Elektronisches Geld — Definition einfach erklärt | Beispiele & Bedeutung
Elektronisches Geld (E-Geld) ist eine Form von bargeldlosem Geld, das auf elektronischen Medien (Bankkarten, E-Wallets, Apps) gespeichert wird und für unbare Zahlungen genutzt wird.
Elektronisches Geld ist eine Form von Zahlungsmitteln, die in digitaler Form existiert und für bargeldlose Transaktionen verwendet wird. Im Gegensatz zu Bargeld hat es keine Papier- oder Metallform und wird auf elektronischen Medien gespeichert: Bankkarten, E-Wallets, mobile Apps und Online-Dienste.
E-Geld wird von Banken und lizenzierten Finanzinstituten ausgegeben und ist daher immer an eine nationale Währung gebunden. Zum Beispiel entsprechen elektronische Euro bei PayPal dem gleichen Wert wie ihre Fiat-Äquivalente. Nach dem Gesetz ist elektronisches Geld dem normalen Buchgeld gleichgestellt und wird von staatlichen Behörden reguliert.
Wichtige Merkmale von E-Geld
- An nationale Währung gebunden — E-Geld ist die digitale Form von Fiatgeld (Rubel, Euro, Dollar).
- Emittent — wird von Banken und Zahlungssystemen ausgegeben (Qiwi, PayPal, Revolut usw.).
- Verwendung — für Zahlungen von Waren und Dienstleistungen online und offline.

→ Aufgabe
Bitte fahren Sie mit dem Text über elektronisches Geld nach seinem letzten Satz fort. Das Material wird hierfür nicht gebraucht.

Gesammelte Daten:
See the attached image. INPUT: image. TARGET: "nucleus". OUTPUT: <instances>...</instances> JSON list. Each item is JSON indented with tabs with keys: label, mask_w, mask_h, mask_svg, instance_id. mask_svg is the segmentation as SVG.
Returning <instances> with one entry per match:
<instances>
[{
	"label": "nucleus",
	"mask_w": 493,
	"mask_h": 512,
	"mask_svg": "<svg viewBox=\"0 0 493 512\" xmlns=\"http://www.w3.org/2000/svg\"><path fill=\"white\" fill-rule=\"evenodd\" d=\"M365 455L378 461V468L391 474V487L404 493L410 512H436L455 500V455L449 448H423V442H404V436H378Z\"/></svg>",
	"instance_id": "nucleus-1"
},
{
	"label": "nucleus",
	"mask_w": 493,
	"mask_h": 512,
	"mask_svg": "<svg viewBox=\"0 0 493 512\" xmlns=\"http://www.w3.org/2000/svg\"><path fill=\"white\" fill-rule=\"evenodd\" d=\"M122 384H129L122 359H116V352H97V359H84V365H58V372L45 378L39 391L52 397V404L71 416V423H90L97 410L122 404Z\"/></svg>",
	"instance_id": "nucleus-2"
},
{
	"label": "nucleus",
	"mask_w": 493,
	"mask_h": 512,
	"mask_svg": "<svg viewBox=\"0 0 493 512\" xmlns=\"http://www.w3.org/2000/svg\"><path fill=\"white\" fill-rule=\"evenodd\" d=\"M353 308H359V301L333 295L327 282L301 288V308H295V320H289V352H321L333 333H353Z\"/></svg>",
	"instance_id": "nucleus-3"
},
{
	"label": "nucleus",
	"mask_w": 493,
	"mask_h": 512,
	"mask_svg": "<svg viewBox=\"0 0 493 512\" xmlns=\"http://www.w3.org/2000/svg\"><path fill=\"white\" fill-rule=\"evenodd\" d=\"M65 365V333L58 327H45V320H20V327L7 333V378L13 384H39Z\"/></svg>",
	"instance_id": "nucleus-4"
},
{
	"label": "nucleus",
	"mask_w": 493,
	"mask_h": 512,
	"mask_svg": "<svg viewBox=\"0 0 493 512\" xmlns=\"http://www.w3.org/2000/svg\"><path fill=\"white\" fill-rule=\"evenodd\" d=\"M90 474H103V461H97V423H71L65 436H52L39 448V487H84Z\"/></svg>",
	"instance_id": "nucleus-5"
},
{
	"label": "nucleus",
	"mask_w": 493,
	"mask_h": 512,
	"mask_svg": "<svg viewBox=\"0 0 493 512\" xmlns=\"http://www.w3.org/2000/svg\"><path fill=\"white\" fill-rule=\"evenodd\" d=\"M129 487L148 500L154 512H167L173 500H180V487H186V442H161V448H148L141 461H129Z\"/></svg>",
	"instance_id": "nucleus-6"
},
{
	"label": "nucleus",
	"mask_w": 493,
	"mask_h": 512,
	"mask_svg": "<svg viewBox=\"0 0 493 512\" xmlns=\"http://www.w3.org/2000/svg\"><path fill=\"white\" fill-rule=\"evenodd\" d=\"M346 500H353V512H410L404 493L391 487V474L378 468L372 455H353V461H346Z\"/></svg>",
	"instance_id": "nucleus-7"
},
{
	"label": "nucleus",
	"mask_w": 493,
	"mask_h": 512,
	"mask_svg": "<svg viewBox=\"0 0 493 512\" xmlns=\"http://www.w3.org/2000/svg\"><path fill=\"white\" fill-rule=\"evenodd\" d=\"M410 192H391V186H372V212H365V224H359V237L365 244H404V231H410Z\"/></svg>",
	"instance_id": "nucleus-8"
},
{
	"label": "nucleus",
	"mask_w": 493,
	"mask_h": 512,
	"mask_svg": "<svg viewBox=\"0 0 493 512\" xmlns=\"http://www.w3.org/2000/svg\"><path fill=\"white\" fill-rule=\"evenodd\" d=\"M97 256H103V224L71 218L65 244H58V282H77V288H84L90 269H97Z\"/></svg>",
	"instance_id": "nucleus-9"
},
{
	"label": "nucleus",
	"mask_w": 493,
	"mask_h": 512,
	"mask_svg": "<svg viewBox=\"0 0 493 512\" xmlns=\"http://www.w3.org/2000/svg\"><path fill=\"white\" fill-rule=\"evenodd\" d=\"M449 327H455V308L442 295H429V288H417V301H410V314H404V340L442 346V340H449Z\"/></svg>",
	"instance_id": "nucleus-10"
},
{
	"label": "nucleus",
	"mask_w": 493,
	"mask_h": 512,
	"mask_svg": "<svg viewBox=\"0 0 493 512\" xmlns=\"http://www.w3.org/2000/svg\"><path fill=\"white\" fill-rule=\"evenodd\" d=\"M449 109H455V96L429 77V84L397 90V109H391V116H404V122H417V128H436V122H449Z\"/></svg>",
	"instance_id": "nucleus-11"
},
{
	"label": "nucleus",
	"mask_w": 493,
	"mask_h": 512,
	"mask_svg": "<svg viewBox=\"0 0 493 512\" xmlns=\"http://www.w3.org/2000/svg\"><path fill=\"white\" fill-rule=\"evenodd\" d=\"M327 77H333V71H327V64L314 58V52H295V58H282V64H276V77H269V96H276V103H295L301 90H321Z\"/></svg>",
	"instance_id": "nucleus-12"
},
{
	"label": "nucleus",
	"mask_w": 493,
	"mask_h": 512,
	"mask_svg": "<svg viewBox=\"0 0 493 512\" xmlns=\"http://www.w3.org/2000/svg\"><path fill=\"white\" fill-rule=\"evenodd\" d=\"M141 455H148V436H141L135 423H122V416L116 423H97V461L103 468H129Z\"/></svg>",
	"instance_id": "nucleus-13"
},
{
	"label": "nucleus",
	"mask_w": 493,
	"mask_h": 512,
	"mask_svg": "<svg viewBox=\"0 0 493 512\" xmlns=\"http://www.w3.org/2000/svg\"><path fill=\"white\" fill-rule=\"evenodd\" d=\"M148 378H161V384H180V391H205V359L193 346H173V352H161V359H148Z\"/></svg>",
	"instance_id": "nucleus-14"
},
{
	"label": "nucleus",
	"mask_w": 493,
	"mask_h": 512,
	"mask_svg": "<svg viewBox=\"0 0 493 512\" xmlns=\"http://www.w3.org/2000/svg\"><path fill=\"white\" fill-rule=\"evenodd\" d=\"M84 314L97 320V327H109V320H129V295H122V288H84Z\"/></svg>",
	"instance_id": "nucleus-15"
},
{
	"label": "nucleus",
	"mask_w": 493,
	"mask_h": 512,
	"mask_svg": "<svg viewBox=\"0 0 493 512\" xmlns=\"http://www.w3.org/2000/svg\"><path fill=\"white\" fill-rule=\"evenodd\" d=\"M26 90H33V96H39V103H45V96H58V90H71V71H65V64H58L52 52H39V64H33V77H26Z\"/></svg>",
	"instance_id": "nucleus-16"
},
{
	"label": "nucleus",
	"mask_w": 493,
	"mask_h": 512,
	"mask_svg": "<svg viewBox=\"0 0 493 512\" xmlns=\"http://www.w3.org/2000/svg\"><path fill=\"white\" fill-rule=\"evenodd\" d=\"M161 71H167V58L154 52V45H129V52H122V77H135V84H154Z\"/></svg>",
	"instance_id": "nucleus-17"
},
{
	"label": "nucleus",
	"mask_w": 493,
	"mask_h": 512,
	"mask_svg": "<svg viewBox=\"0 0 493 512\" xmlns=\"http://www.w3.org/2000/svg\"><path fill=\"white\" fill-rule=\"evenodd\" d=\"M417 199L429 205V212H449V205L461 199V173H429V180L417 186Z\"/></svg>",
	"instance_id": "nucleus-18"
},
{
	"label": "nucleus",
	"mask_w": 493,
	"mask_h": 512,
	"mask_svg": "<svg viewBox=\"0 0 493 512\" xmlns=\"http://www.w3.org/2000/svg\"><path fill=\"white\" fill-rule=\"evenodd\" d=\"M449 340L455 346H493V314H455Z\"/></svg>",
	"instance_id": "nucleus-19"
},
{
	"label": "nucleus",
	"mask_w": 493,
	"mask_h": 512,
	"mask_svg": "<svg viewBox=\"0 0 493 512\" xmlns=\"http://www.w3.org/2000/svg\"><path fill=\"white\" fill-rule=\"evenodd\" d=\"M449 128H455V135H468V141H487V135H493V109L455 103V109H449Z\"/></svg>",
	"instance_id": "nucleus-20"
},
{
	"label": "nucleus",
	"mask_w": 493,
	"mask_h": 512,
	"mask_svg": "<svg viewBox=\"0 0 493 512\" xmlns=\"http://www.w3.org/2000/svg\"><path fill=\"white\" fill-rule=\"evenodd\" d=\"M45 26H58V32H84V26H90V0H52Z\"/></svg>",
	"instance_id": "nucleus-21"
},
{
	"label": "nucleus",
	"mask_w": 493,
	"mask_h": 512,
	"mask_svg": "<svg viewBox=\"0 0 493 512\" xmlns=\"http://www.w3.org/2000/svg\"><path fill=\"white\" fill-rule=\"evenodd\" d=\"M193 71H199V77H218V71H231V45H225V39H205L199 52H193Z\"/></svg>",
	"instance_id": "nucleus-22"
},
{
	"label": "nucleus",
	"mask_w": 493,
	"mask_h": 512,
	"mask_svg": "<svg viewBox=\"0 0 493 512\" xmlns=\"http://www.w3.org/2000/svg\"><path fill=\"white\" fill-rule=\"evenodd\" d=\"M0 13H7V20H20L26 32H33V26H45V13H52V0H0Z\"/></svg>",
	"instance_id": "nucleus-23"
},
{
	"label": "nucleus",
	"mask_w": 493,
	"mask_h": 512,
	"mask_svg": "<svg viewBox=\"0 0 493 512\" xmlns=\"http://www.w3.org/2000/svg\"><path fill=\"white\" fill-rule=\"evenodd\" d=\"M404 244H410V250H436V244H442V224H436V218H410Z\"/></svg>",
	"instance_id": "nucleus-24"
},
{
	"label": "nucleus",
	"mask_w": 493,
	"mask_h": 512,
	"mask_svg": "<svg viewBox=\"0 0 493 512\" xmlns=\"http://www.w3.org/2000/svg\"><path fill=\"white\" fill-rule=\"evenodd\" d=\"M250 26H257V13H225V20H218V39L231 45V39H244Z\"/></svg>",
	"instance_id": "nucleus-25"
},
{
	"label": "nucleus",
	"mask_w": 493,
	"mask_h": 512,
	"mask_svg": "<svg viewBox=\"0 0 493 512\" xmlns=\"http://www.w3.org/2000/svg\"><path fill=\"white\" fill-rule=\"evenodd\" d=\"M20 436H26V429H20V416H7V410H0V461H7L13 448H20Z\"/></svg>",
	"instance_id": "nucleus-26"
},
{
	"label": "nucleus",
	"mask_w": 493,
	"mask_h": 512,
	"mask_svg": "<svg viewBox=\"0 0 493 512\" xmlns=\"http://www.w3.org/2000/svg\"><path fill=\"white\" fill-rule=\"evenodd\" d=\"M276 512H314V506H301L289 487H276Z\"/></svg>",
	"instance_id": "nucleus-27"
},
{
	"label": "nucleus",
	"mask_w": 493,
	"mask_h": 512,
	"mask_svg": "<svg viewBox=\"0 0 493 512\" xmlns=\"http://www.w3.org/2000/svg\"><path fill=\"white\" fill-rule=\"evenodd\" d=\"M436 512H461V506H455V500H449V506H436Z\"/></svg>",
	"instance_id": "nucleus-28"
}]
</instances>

→ Antwort
- Unterschied zu Kryptowährungen — E-Geld ist zentralisiert und staatlich reguliert, im Gegensatz zu dezentralisierten Kryptowährungen. E-Geld und Kryptowährungen sind verschiedene Konzepte.
E-Geld und die Weltwirtschaft
E-Geld hat das Zahlungssystem vereinfacht und es bequemer und schneller gemacht. Es ermöglicht den Nutzern, Online-Einkäufe zu bezahlen, Geld an andere Personen zu überweisen und Geld auf elektronischen Konten zu speichern. Seine Popularität wächst dank des E-Commerce und der Fintech-Entwicklung. Gleichzeitig hängt E-Geld vollständig vom Bankensystem und den nationalen Gesetzen ab.
Beispiele
- Zahlung von Einkäufen über PayPal oder Revolut in Euro.
- Aufladen eines Qiwi-E-Wallets mit Rubel.
- Verwendung von Apple Pay oder Google Pay für kontaktlose Zahlungen.